EXTRAIT CHOISI:
..............................

Un concert débuté sous de tels hospices ne pouvait que mener les auditeurs très loin de ce qu’ils pensaient trouver. Le Concerto pour piano de Liszt a été rendu à la violence de la passion d’un jeune Liszt de 20 ans qui voulait dévorer le monde. La virtuosité de ce concerto est légendaire ; l’orchestration cherche les effets et la provocation de cette partition a été mise en lumière. Le jeu de Stephen Hough tout en énergie et en tension peut étonner. Les moments de lyrismes sont justes esquissés comme un amant qui n’ose pas encore vraiment s‘abandonner. La fougue est présente alors que la tendresse affleure avec de belles nuances piano et un legato moelleux, juste à peine esquissés. La complicité avec le chef et l’orchestre a très bien fonctionnée. Ivan Fischer a tenu la battue avec exigence et n’a pas cherché à gommer les effets d’orchestration un peu hardis. Son sourire radieux lorsque le phrasé de l’orchestre terminait sur une nuance reprise exactement par le pianiste a montré la délicatesse de l’écoute mutuelle.

Stephen Hough a offert en bis après ce Listz viril et fougueux le plus grand contraste possible avec la fille au cheveu de lin de Debussy. Toucher diaphane et mystérieux et nuances subtiles, ont encore renforcé, en prouvant de quoi ce pianiste est capable, le parti pris interprétatif du concerto de Lizst.

Mais dans une construction rigoureuse et audacieuse du programme c’est la deuxième partie du concert avec La Danse roumaine pour orchestre si richement orchestrée par Béla Bartók et le très périlleux Sacre du Printemps de Stravinski qui a prouvé de quel bois sont faits ces musiciens. Dirigeant par cœur Ivan Fischer n’a disposé d’aucun filet. La Danse roumaine a été superbe de textures et de nuances. L’orchestre a semblé dégusté chaque moment de cette partition si riche qui permet a bien des pupitres de briller. Quant au Sacre du printemps, l’audace et le culot de diriger cette partition par cœur n’appartient qu’à très peu de chefs. Cette interprétation a été ahurissante de précision et de mise en valeur de la moindre intention de Stravinski. Les rythmes qui s’entrechoquent, les nuances abruptes, les superpositions à la limite de l’audible, tout a semblé d’une clarté rare. Traité en pièce de concert brillantissime le chef a obtenu de son orchestre (28 ans de vie commune ça crée une confiance aveugle) une discipline admirable et une précision horlogère. Aucun besoin de théâtralisiation du propos tant la puissance des effets de timbres et de rythmes ont provoqué une émotion oscillant entre abattement et exaltation devant tant de perfection. Il serait injuste de ne pas parler d’un seul instrumentiste tant chacun a apporté sa pierre à l’édifice commun. Jusqu‘au violoniste de rang ou au percussionniste le plus éloigné, chacun a été présent entièrement sous la battue d’un chef de génie.

..............................

CONSIGNE DONNÉE A:
D'après le compte rendu de concert, depuis combien d'années le chef et son orchestre partagent-ils une vie commune ?
CONSIGNE DONNÉE B:
Donnez la suite du compte rendu de concert, à partir de sa dernière phrase.

..............................

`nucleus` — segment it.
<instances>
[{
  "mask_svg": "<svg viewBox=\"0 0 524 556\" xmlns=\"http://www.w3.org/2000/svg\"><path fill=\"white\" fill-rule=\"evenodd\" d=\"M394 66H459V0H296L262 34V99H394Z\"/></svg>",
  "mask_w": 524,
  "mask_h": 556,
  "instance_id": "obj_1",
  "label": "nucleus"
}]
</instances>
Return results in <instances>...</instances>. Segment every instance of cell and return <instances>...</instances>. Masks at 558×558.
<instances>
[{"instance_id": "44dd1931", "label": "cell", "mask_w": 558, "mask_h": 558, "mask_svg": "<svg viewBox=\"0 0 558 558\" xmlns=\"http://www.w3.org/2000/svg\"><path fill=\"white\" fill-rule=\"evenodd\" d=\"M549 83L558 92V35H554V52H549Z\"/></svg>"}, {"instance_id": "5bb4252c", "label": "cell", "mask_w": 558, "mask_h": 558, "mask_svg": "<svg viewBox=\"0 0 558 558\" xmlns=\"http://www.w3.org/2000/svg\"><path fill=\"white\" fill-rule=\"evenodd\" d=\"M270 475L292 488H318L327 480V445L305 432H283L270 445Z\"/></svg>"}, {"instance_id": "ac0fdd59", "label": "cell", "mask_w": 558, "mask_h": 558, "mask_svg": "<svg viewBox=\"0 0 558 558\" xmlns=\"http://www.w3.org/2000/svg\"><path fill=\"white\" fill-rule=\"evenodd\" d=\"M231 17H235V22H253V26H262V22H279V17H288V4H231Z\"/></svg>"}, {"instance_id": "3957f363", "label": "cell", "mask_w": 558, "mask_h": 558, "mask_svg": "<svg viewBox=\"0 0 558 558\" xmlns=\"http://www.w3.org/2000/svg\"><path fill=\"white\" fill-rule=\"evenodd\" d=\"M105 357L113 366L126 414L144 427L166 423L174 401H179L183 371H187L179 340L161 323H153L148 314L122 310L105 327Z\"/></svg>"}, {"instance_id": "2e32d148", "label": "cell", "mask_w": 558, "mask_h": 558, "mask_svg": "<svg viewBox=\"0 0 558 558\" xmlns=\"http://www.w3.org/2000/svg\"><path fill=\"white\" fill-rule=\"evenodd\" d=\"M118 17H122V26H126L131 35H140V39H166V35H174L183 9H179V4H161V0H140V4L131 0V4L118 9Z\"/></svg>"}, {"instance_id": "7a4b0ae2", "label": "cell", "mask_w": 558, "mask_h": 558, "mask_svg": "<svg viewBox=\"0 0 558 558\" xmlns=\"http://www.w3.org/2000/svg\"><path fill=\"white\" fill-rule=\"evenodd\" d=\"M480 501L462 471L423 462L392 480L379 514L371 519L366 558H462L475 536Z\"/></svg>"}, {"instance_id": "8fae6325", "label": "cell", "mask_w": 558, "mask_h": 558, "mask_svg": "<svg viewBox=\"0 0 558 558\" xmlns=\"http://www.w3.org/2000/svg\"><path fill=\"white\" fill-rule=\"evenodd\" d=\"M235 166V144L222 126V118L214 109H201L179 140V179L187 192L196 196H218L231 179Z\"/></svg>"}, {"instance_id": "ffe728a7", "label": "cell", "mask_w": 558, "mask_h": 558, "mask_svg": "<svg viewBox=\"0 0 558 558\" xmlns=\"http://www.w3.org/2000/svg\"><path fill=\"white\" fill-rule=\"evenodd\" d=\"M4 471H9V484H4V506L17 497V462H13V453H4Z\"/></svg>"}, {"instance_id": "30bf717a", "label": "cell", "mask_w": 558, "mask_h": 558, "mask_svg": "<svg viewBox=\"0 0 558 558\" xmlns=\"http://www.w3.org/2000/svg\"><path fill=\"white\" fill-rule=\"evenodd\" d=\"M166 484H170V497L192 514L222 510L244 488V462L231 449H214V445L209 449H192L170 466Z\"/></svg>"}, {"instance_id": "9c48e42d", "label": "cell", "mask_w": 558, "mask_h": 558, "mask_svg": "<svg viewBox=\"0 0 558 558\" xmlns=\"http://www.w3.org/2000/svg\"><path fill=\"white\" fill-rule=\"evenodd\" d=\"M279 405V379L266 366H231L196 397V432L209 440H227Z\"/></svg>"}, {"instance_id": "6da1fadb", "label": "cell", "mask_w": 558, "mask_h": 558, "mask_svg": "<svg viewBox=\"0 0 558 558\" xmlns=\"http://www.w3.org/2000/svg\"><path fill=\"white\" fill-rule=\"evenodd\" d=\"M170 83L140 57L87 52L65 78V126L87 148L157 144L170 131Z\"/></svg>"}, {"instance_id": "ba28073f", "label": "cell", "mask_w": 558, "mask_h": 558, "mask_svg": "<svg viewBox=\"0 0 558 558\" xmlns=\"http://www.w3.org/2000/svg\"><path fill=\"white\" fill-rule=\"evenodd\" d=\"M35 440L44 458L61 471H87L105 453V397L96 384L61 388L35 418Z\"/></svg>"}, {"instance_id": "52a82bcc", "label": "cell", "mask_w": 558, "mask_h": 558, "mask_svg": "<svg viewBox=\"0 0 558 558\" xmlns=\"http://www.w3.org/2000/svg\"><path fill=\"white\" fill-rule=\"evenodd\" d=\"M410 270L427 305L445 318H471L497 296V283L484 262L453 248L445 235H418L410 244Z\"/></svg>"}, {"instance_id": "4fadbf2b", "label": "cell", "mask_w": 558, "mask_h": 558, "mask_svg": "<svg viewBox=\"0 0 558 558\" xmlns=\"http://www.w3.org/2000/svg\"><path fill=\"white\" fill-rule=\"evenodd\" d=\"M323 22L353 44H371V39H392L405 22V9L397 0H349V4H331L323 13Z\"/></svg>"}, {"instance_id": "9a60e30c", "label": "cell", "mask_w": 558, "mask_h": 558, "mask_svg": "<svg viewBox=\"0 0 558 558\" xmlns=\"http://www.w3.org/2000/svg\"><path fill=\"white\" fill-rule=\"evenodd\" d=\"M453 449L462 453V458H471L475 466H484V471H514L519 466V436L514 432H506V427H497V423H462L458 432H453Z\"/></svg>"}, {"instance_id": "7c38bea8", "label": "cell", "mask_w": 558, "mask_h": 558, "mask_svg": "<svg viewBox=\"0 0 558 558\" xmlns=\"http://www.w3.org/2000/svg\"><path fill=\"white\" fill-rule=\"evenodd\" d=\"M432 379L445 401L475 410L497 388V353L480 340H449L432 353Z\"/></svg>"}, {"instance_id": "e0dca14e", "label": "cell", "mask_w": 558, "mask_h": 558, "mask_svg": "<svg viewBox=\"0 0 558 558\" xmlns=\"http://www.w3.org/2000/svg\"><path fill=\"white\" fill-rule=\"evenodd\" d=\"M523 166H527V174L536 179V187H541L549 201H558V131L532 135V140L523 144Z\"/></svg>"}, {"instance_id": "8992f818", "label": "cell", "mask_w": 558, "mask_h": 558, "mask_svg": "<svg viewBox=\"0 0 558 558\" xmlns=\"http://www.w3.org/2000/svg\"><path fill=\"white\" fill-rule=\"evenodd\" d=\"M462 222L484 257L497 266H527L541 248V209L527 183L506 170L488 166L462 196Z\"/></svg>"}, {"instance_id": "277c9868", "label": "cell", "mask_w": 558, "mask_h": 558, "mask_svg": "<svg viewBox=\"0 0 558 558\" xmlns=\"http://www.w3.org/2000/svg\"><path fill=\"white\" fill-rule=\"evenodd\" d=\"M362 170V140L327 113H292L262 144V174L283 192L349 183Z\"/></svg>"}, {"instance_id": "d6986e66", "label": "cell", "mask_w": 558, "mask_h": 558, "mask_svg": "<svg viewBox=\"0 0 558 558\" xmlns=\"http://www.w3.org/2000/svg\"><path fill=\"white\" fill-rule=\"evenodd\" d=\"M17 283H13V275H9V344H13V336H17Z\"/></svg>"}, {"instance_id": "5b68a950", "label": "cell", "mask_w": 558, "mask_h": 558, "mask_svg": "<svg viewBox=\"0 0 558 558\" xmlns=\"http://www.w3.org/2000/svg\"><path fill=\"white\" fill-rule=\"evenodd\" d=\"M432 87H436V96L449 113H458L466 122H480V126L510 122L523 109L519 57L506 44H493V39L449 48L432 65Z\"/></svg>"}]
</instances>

..............................

RÉSULTAT OBTENU A:
Depuis 28 ans.

RÉSULTAT OBTENU B:
Deux bis ont été offerts, un pas de deux de casse Noisette dégagé du ballet avec une emphase sublime touchant au grandiose et ….. les trois compère ad libitum pour de la belle et bonne musique au charme si musqué d’origine populaire !

Mieux qu’un simple concert les Grands Interprètes ont su inviter des musiciens d’exception donnant en toute humilité une leçon sur la vie même. En cette période si troublée c’est précieux.

Toulouse. Halle aux Grains. 15 janvier 2011. Béla Bartók (1891-1946) : Danses populaires roumaines Sz.68,BB 76 ; Danse roumaine pour orchestre Sz.47a, BB 61 ; Franz Liszt (1811-1886) : Concerto n°1 pour piano et orchestre ; Igor Stravinski (1882-1971) : Le Sacre du Printemps. Stephen Hough, piano ; Budapest Festival Orchestra ; Direction : Ivan Fischer.